(Page-level text extractions)
+ + + + +

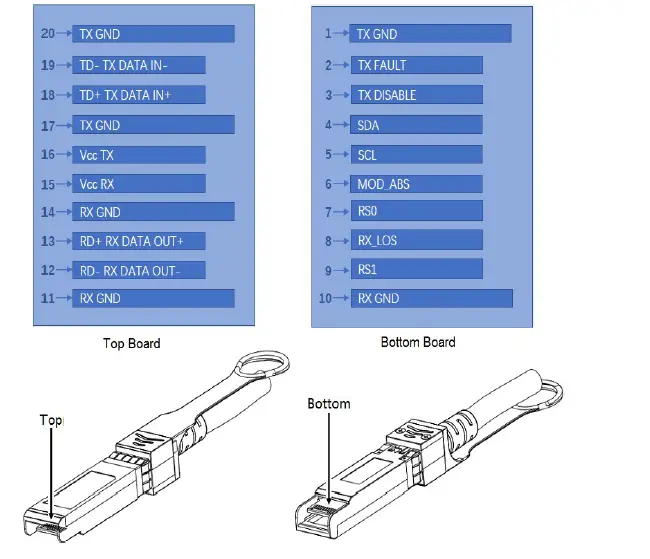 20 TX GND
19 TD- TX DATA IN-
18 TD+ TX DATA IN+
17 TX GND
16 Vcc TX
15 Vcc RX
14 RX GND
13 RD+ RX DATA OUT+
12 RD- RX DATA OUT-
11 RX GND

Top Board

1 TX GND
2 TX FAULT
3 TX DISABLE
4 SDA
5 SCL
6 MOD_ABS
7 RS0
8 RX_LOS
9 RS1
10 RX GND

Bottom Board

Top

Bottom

+ + + + +

* [What to do]:
Locate the word "DATA" in the entries, and copy every line where it is found.

* [Answer box]:
19 TD- TX DATA IN-
18 TD+ TX DATA IN+
13 RD+ RX DATA OUT+
12 RD- RX DATA OUT-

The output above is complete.